━━ Source passage

Assistant Professor of Economics at The University of Akron
Assistant Professor of Economics at The University of Akron
Research Interests: Macroeconomics, Finance, Consumer Choice
Email: mdedad@uakron.edu
Contact Info: Department of Economics, College of Business 323, The University of Akron, Akron, OH 44325
Tastes in the United States: Convergence or Divergence?
This study investigates how tastes for consumption goods across the United States have changed in recent decades. Using Nielsen Homescan Consumer Panel data for over 77 million transactions at the Universal Product Code (UPC) level, I find evidence of divergence in food tastes across regional markets from 2007-2016 and across households of different income, education, and race groups. Non-Hispanic blacks and whites exhibit divergence in tastes for every broad food category studied. Urban/rural groups and other race groups do not show an overall change in taste differences between each other, while the tastes of rural households across regions are unique in their apparent convergence. Overall, ideological differences measured by "political distance," explain changing taste differences better than geographical distance.
Quality Choice in Information-Intensive Goods: The Significance of Education and Income (with Volodymyr Lugovskyy, Emerson Melo, and Alexandre Skiba)
Analyzing differences in the quality of information-intensive goods may require information processing from consumers. Focusing on the differences between organic and conventional milk, we propose analyzing such markets using a tractable micro-founded discrete choice framework with Rational Inattention, non-homothetic preferences, and heterogeneous consumers. We predict theoretically and confirm empirically that consumers with higher efficiency of information processing (EIP) choose higher quality goods than those with lower EIP; however, this does not hold for poorer consumers for whom budget constraints are binding. Similarly, choosing higher quality increases with income, but the effect is weak without sufficiently high EIP.

━━━━
━━ Excerpted records

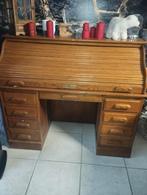 Meuble à volet, Enlèvement, Comme neuf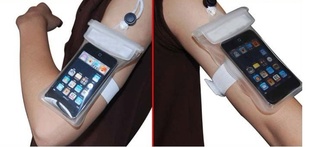 IPHONE4SˮƯֻ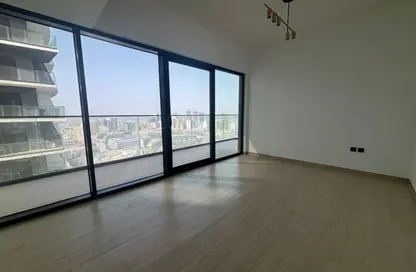 Apartment - 1 Bedroom - 1 Bathroom for sale in Binghatti Corner - Jumeirah Village Circle - Dubai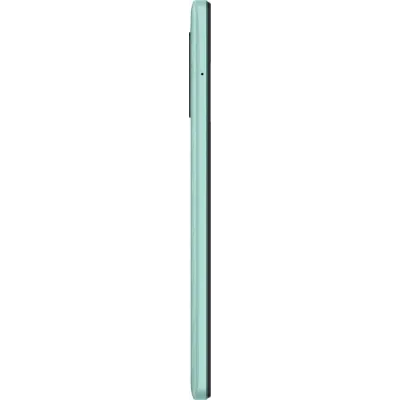 Smartphone Xiaomi Redmi 12C 6.71? 4GB/128GB Dual SIM Verde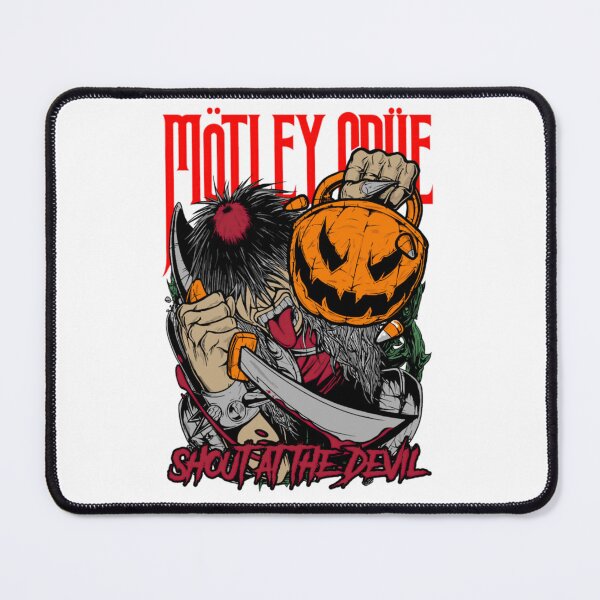Item preview, Motley crue new mötley crüe music designed and sold by Aleenaicolasd.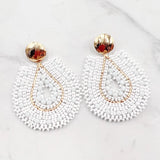 Mariana Earring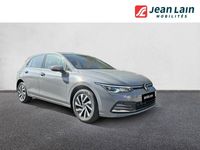 occasion VW Golf VII Golf 1.4 Hybrid Rechargeable OPF 204 DSG6 Style 5p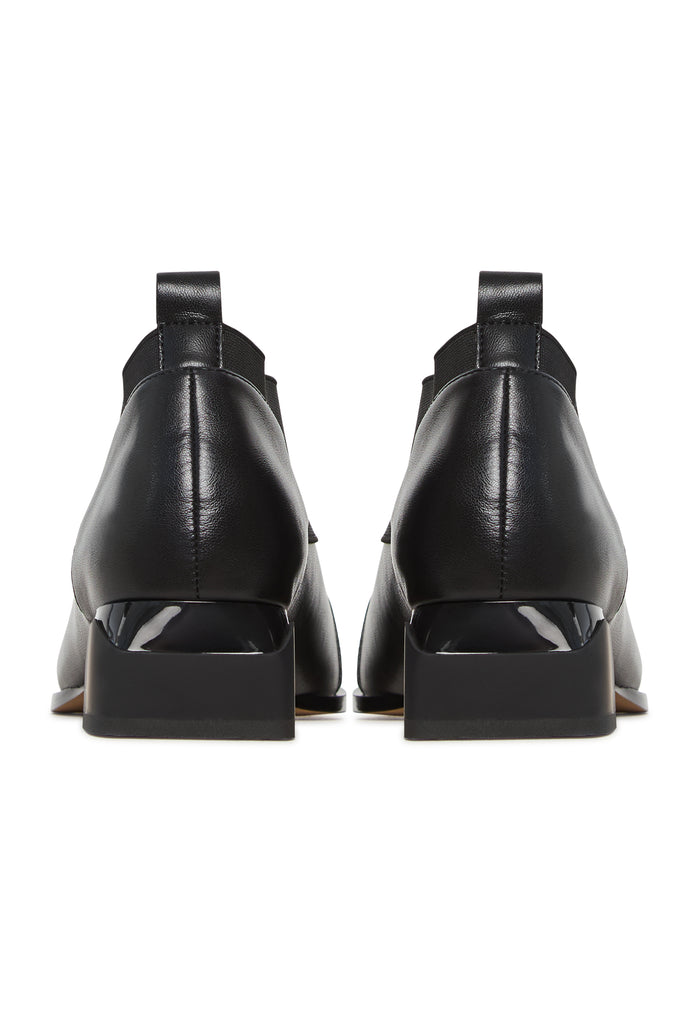 Urban Edge Loafers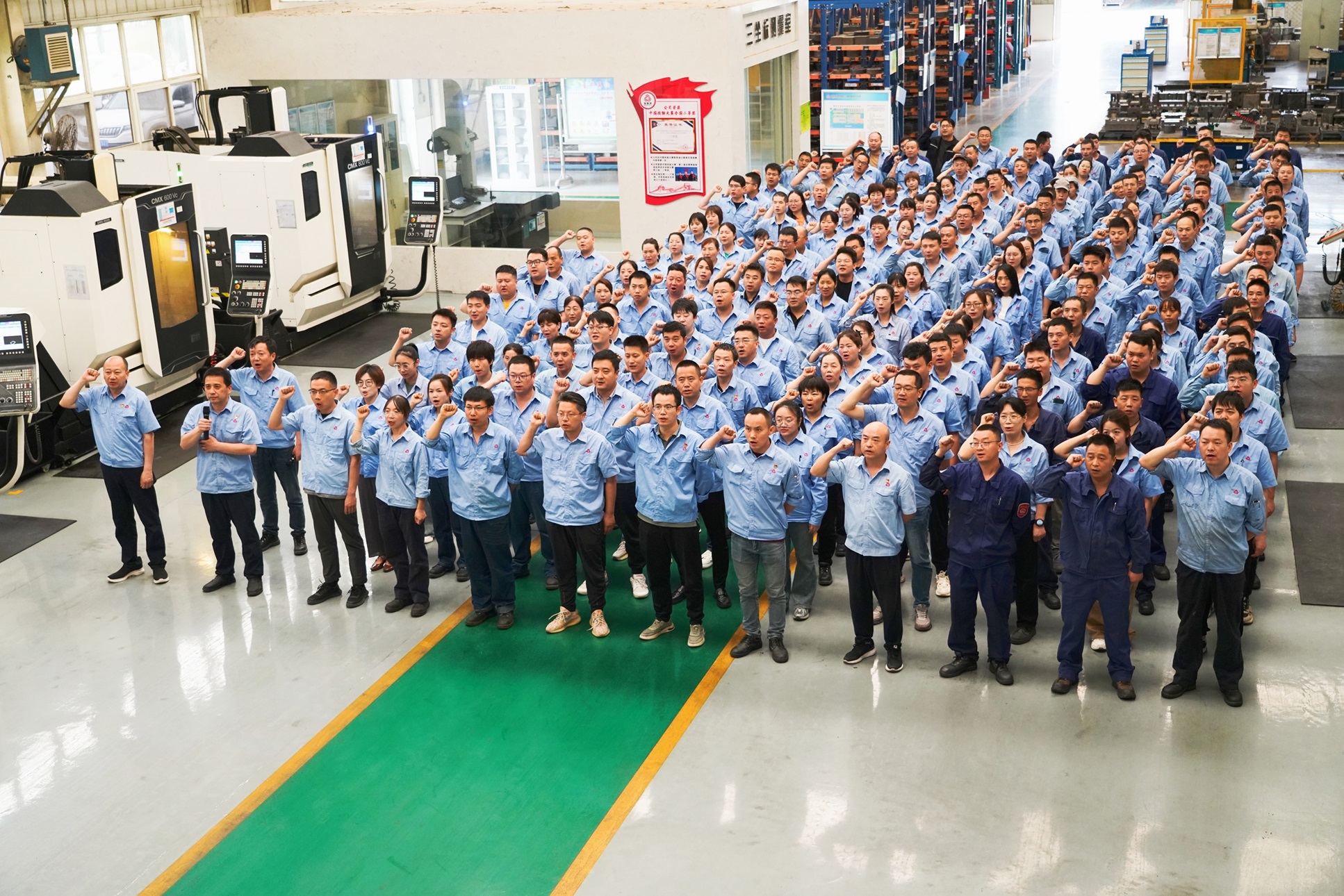 311730355347890702.jpeg 保德利-宣誓 - 副本.jpg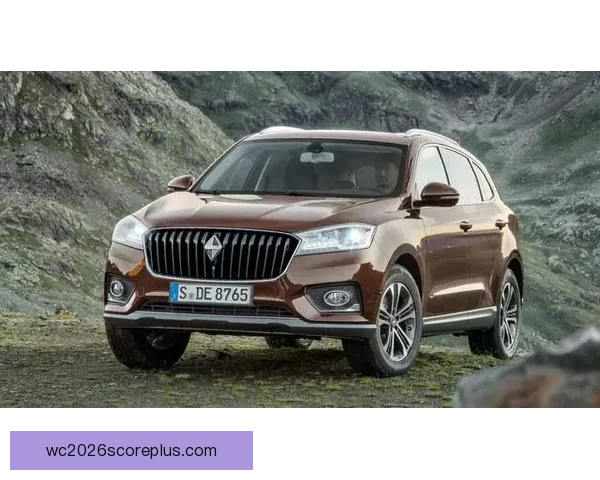 MotoGP赛季激烈开幕 多支车队展开巅峰对决 跨界合作引发车迷热议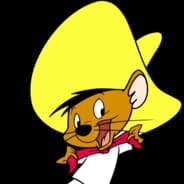 gonzales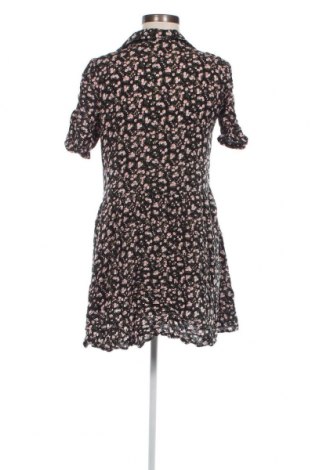Kleid Pigalle by ONLY, Größe S, Farbe Mehrfarbig, Preis € 3,03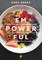 EmPowerful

━━━━

* Brief *
Return the passage of the economics faculty profile from "Analyzing differences in" to "sufficiently high EIP.", copied word for word.

* Exercise output *
Analyzing differences in the quality of information-intensive goods may require information processing from consumers. Focusing on the differences between organic and conventional milk, we propose analyzing such markets using a tractable micro-founded discrete choice framework with Rational Inattention, non-homothetic preferences, and heterogeneous consumers. We predict theoretically and confirm empirically that consumers with higher efficiency of information processing (EIP) choose higher quality goods than those with lower EIP; however, this does not hold for poorer consumers for whom budget constraints are binding. Similarly, choosing higher quality increases with income, but the effect is weak without sufficiently high EIP.